For the second time in as many months, the mettle of New York hospitals was tested Nov. 12 when an American Airlines jetliner bound from John F. Kennedy International Airport to Santo Domingo, Dominican Republic, crashed into a close-knit residential community in a beach-side section of Queens. And in what is becoming a well-versed but disheartening routine, the healthcare community rose to the occasion only to be distressed by a dearth of patients.
Arriving shortly after the Sept. 11 attacks, the crash was the second half of a one-two punch, killing all 260 people on board and five people on the ground.
At first fearing another terrorist strike, the mayor's office of emergency management summoned a representative from the Greater New York Hospital Association to a command post within minutes after the 9: 17 a.m. crash, said Mary Johnson, a GNYHA spokeswoman. As the morning wore on, the association sent out a series of alerts updating member hospitals on the situation, but within just a few hours, all hospitals except for those in the most immediate area were advised to stand down.
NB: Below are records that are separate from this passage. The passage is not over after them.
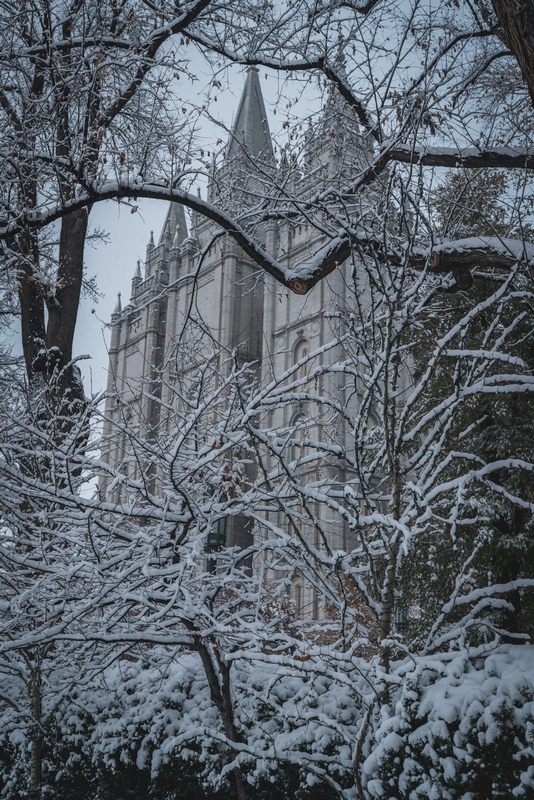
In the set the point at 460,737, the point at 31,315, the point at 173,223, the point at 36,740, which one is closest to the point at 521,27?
the point at 460,737

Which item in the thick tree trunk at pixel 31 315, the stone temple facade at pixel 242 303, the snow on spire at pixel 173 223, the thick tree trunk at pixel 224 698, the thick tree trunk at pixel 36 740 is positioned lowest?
the thick tree trunk at pixel 36 740

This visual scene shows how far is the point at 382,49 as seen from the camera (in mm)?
6055

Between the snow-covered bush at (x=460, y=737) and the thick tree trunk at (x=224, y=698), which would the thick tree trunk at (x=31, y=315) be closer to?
the thick tree trunk at (x=224, y=698)

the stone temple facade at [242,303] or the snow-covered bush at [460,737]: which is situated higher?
the stone temple facade at [242,303]

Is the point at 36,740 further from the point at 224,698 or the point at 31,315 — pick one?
the point at 31,315

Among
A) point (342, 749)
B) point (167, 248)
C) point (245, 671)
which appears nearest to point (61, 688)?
point (245, 671)

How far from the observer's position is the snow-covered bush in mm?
3393

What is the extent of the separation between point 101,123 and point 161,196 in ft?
4.92

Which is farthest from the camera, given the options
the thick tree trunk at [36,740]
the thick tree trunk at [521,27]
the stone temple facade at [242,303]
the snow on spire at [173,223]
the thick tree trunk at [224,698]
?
the snow on spire at [173,223]

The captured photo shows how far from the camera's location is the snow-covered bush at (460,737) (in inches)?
134

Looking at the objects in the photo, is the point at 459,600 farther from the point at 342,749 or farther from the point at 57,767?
the point at 57,767

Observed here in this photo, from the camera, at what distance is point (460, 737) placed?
11.6 ft

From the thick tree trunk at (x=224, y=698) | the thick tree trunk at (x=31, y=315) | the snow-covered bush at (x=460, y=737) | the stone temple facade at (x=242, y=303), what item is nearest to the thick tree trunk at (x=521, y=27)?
the snow-covered bush at (x=460, y=737)

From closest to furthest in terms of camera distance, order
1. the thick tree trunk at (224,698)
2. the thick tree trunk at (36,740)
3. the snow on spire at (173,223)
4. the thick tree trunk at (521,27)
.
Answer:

Robert Levine, president and chief executive officer of 212-bed Peninsula Hospital Center, the hospital closest to the crash site, was home raking leaves, enjoying the Veterans Day holiday, when he got the phone call. Rushing to the hospital just 12 minutes away, he set in motion the disaster plan. Within the hour, all hospital employees, many of whom live in the community, had responded, he said.
Peninsula sent nurses and physicians to the crash site just less than four miles away and treated 46 patients, most of them rescue workers suffering from smoke inhalation. Five patients were admitted to the hospital, but within two days all had been released. The hospital resumed normal operations the morning after the crash, Levine said.
Though proud of the way in which his team responded, Levine said the crash further devastated a community recovering from the loss of almost 100 people from the World Trade Center attack. But Peninsula lies some 20 miles from that disaster site and only treated a handful of local residents who received minor injuries on that fateful day. This time, it found itself on the front lines.
"The best of people come out in times of crisis, but we wanted to do more," Levine said.
By coincidence, senior managers and clinicians were gathered at the now twice-weekly bioterrorism task force meeting of three-hospital Medisys Health Network when they got the alert about the plane crash, said Ole Pedersen, a spokesman for 384-bed Jamaica Hospital Medical Center in Queens. Jamaica was the closest trauma center to the crash site. They looked out the window and saw a plume of smoke rising from more than four miles away. Jamaica and its sister hospital, 881-bed Brookdale Hospital Center in Brooklyn, cleared 50 beds for patients.
Three ambulances were sent to the scene. Mobile medical units staffed with physicians and mental health professionals were sent to the airport to assist the families of the victims-a response team that was formed several years ago in the aftermath of another plane crash, Pedersen said. But within two hours of the crash, elective surgeries resumed, Pedersen said.
"We were prepared and ready and unfortunately got a total of 11 patients at Jamaica-mostly smoke inhalation," Pedersen said. "Unfortunately, once again like the World Trade Center, we were waiting, and the critically injured or the ones you hope to help never came."